SearchVMware Blog: http://itknowledgeexchange.techtarget.com/virtualization-pro/

Blue Gears Blogs - http://www.itworld.com/ and http://www.networkworld.com/community/haletky

As well as the Virtualization Wiki at http://www.astroarch.com/wiki/index.php/Virtualization

--
Edward L. Haletky
vExpert XIV: 2009-2023,
VMTN Community Moderator
vSphere Upgrade Saga: https://www.astroarch.com/blogs
GitHub Repo: https://github.com/Texiwill

gregdavisfromnj · ‎12-03-2008

I was mistaken in stating that DHCP was working for the other images. It is not. The issue seems to be passing DHCP traffic through the virtual switch between the physical network and the virtual network. Any ideas on how to do that? Is a DHCP relay functionality built into the ESX (3.5) server?

gregdavisfromnj · ‎12-03-2008

I didn't check the logs on the ESX host OS, but service console (vswif0) is getting a DHCP address when the host boots. Also, networking with static IPs on the guest OS images works. The ESX host was configured with a single vswitch0 with 64 ports, and which two port groups exist: the a "Service Console," and a "VM Network." Seven guest images are using the "VM Network" group, not the "Service Console" group. From the sound of things, "Service Console" is for management purposes, like ssh access to the ESX host, or VI Client access from other machines on the physical network. Both port groups are connected to the physical NIC through the virtual switch, from the VI Client point of view on the host's network properties page.

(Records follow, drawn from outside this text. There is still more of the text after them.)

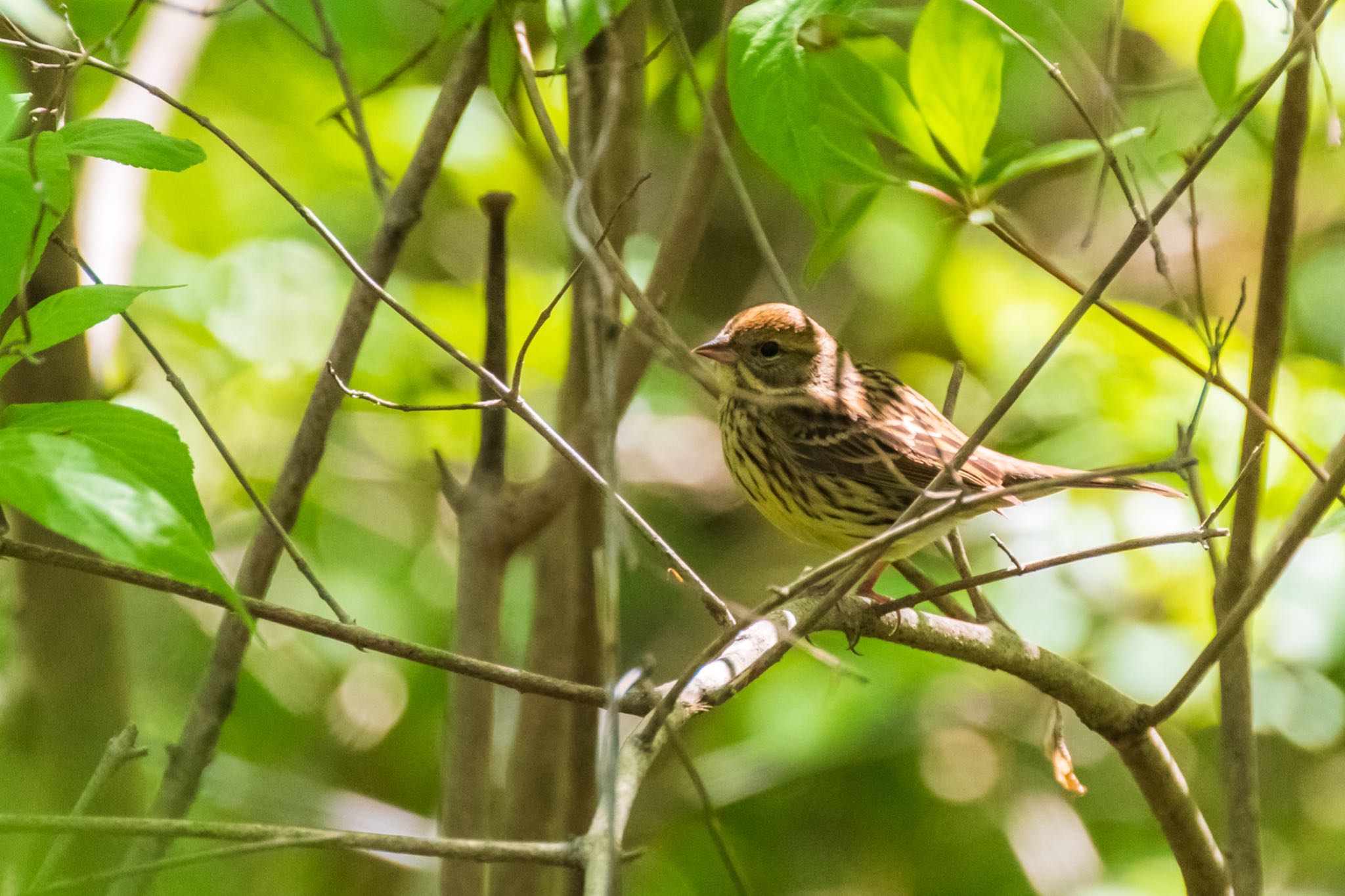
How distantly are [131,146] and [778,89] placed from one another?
804 mm

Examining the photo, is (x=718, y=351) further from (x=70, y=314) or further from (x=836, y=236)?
(x=70, y=314)

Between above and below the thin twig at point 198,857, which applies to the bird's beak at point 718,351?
above

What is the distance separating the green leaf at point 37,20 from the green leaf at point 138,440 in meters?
0.81

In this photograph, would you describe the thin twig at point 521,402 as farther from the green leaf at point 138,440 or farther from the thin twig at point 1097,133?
the thin twig at point 1097,133

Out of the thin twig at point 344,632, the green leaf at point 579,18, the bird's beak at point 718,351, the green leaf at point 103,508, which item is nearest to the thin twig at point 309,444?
the green leaf at point 579,18

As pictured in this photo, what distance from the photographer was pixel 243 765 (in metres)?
3.59

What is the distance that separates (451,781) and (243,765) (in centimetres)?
146

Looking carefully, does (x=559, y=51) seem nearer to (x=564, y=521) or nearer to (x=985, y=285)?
(x=564, y=521)

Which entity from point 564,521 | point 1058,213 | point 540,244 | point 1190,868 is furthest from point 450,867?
point 1058,213

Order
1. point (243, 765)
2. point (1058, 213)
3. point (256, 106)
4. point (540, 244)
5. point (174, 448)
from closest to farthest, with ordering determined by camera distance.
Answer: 1. point (174, 448)
2. point (243, 765)
3. point (256, 106)
4. point (540, 244)
5. point (1058, 213)

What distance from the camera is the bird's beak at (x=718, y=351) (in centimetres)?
349

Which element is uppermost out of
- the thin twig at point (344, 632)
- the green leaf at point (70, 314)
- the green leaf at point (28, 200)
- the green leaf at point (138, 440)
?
the green leaf at point (28, 200)

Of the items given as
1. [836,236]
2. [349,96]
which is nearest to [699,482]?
[349,96]

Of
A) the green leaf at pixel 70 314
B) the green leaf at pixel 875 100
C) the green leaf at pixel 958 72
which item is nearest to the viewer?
the green leaf at pixel 70 314
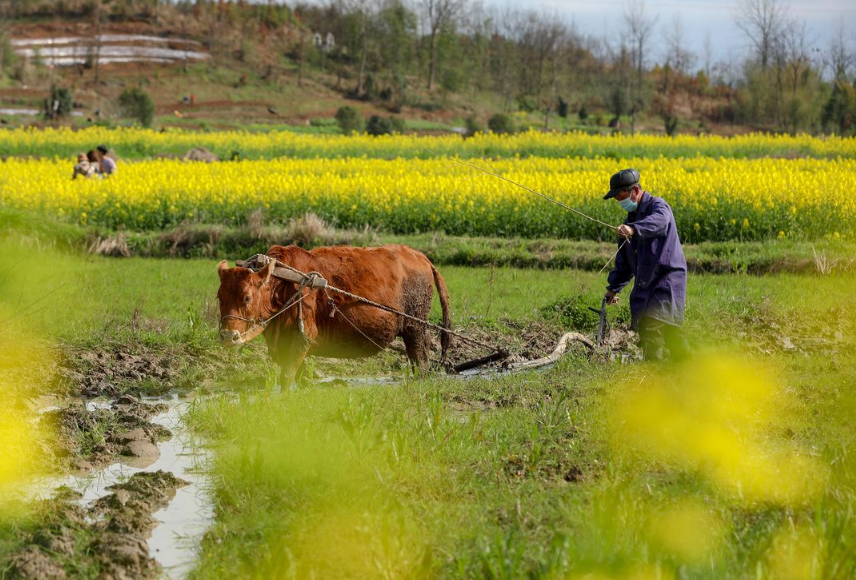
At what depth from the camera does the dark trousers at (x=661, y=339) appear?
7.61 m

I am starting to think the solution is either a dhcrelay daemon, or DHCP forwarding through a firewall. I would expect that the virtual switch would be configurable to support one or both of those. I can't find a best-practices document anywhere as far as bridging the physical NIC to many virtual images, rather this switch approach which implies that the images make up a separate network segment.

Still stuck.

mcowger · ‎12-03-2008

The vSwitch is a layer2 only device, and so it doesn't participate in any of the DHCP stuff. Your pSwitch will need to act as a DHCP relay agent for the subnets on which your portgroups/VM live.

--Matt

--Matt VCDX #52 blog.cowger.us

gregdavisfromnj · ‎12-04-2008

My pSwitch networking all the physical machines together is 2 daisy-chained unmanaged 8-port switches; I cannot configure it for anything other than power-on or power-off. The goal is not to have the virtual machines in a separate network or subnetwork. I have roughly 12 physical machines including the ESX server. One has a static IP and is a DHCP/DNS server and Domain Controller. All the others have dynamic IPs. I have, so far, 7 virtual machines in the ESX server. The DHCP server has an ip address of X.X.25.5, and I want every other machine (virtual or physical) to be in the same network: X.X.25.10-100.

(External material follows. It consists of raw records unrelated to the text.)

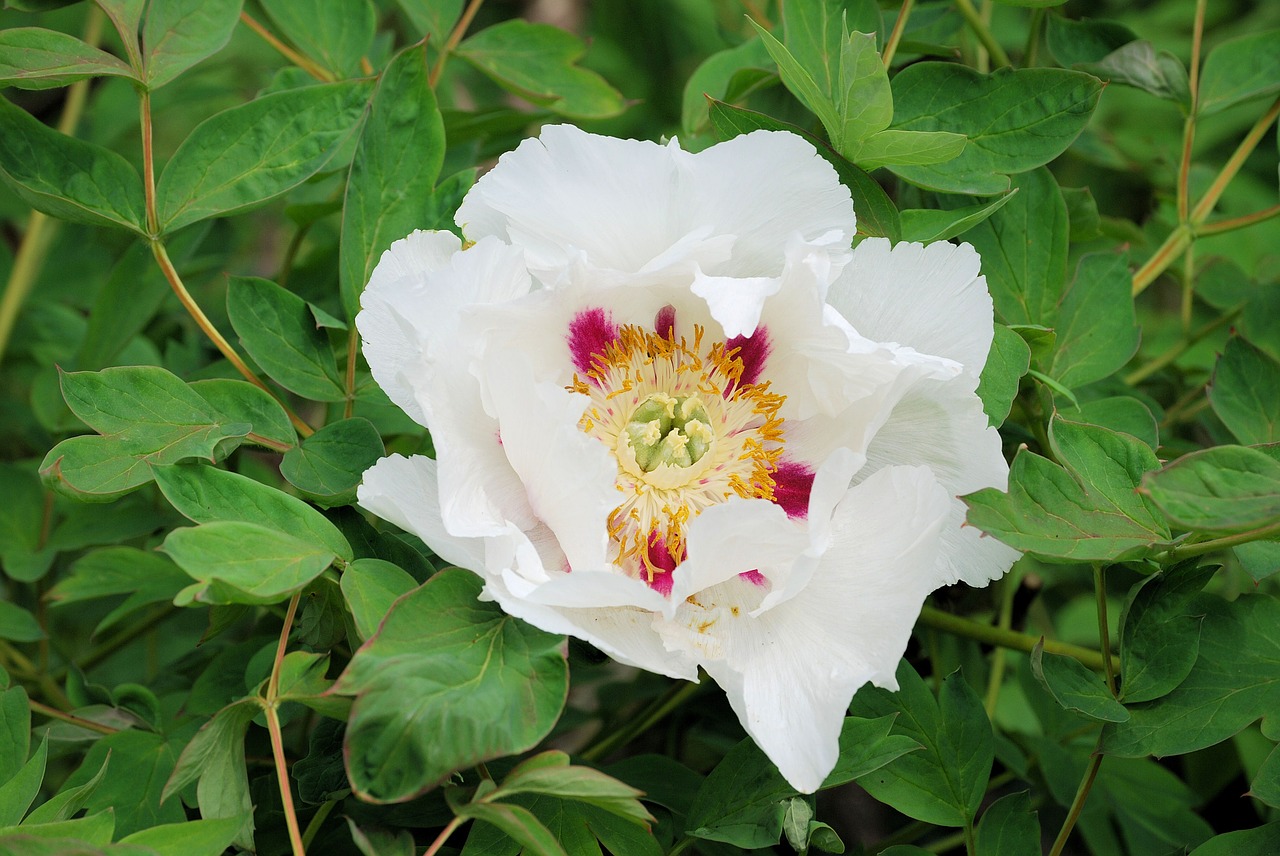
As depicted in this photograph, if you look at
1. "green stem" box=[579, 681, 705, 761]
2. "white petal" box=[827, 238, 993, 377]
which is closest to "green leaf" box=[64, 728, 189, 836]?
"green stem" box=[579, 681, 705, 761]

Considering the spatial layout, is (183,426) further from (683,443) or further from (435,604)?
(683,443)

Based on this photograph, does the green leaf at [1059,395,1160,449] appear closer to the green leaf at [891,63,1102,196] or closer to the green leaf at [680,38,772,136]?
the green leaf at [891,63,1102,196]

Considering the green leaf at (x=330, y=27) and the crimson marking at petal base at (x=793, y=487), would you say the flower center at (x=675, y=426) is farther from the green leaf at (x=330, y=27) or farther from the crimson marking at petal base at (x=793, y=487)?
the green leaf at (x=330, y=27)

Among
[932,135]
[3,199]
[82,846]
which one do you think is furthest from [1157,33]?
[82,846]

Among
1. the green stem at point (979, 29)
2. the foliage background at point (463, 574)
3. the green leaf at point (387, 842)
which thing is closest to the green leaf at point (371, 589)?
the foliage background at point (463, 574)

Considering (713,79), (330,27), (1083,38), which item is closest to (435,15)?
(330,27)
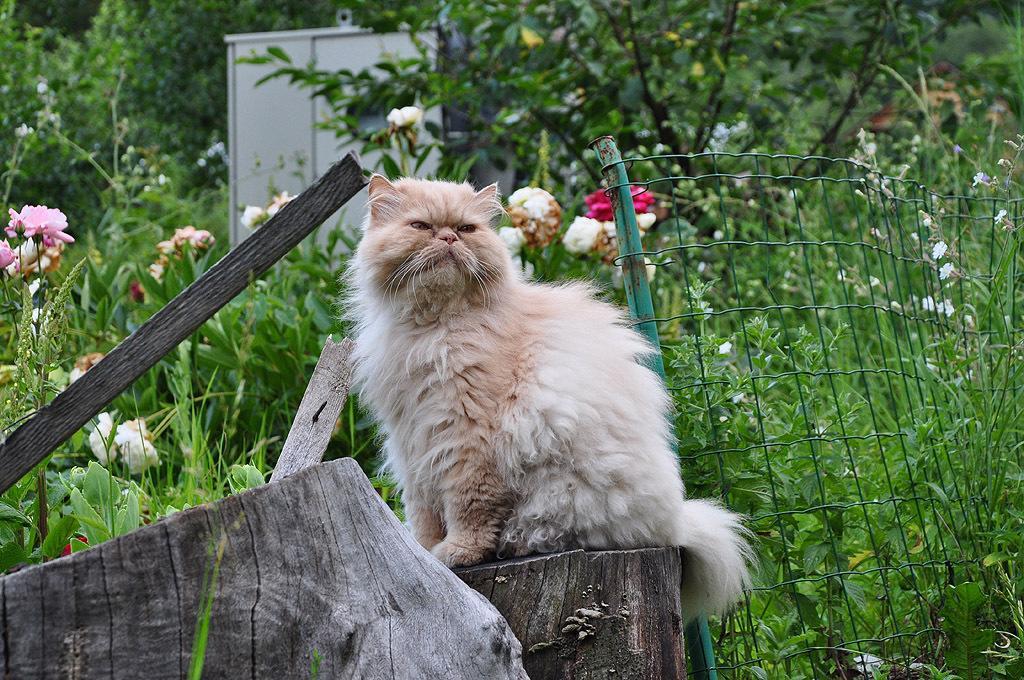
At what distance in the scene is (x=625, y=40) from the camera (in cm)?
Result: 493

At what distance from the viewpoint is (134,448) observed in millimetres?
3084

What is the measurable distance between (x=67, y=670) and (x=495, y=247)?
1.29m

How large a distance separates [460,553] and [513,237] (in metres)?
1.71

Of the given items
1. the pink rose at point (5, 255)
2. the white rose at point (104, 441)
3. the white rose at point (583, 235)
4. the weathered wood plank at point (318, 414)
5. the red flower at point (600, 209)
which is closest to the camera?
the weathered wood plank at point (318, 414)

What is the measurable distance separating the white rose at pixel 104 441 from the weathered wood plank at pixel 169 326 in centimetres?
166

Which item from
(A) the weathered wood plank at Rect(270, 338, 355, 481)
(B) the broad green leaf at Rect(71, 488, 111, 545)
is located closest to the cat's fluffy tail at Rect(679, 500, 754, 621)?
(A) the weathered wood plank at Rect(270, 338, 355, 481)

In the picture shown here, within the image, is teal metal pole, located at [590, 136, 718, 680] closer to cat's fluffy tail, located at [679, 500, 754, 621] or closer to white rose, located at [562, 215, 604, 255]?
cat's fluffy tail, located at [679, 500, 754, 621]

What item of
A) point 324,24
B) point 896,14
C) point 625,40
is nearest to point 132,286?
point 625,40

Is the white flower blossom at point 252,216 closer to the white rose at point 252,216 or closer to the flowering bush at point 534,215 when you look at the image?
the white rose at point 252,216

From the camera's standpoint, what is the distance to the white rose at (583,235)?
350 cm

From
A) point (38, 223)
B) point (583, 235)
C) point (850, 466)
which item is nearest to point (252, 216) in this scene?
point (583, 235)

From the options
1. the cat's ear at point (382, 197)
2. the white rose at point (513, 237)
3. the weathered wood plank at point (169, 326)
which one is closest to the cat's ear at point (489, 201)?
the cat's ear at point (382, 197)

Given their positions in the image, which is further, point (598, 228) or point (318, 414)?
point (598, 228)

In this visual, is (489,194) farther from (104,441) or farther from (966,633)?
(966,633)
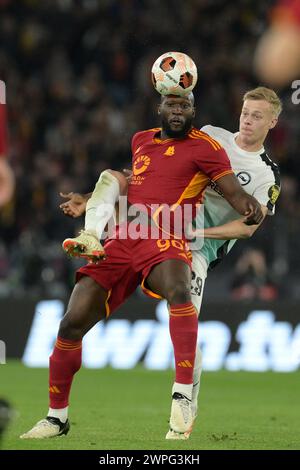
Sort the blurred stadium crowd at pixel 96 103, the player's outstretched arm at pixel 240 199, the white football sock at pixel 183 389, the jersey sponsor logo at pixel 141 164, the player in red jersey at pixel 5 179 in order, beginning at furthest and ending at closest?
the player in red jersey at pixel 5 179, the blurred stadium crowd at pixel 96 103, the jersey sponsor logo at pixel 141 164, the player's outstretched arm at pixel 240 199, the white football sock at pixel 183 389

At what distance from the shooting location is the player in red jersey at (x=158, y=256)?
7691 mm

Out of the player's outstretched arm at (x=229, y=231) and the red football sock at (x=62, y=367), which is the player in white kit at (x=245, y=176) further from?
the red football sock at (x=62, y=367)

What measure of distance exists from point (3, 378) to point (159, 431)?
5.31 meters

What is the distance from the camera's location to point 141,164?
811cm

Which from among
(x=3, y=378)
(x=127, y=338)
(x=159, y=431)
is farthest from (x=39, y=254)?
(x=159, y=431)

The Service Console portgroup has a vswif0 interface in it, which is able to acquire a DHCP address properly. Why does that one work? What is so special about a service console port group or a vswif interface? Is there something about ESX server that allows only one DHCP address to ever be leased unto the physical box? Does every DHCP request coming from inside an ESX server have the same MAC address in it, as seen by the physical world? Seems time for wireshark.

Thanks,

Greg

gregdavisfromnj · ‎12-04-2008

I used a packet sniffer to determine that there was no DHCP broadcast traffic leaving the virtual switch, at least from the virtual machine portgroup. I saw traffic from other physical machines, on the physical network so the DHCP server is not broken. What is blocking the broadcast traffic from the VM Network portgroup leaving the ESX server? How can I unblock it?

Thanks,

Greg

apatel1 · ‎12-04-2008

Hi Greg, based on your single broadcast domain, you should not need to have any DHCP relay agent/forwarding as some of the others might have suggested. The DHCP server is on the same broadcast domain as all of the potential DHCP clients. A DHCP relay agent would only be required if, for example, you had a DHCP server on the 192.168.1.0/24 metwork and you wanted it to serve clients on both the 192.168.1.0/24 and the 192.168.2.0/24 networks. The device doing the routing between these two segments would need to be configured to forward the DHCP traffic between the two segments, otherwise, the DHCP server would only be able to serve clients on the same segment as itself.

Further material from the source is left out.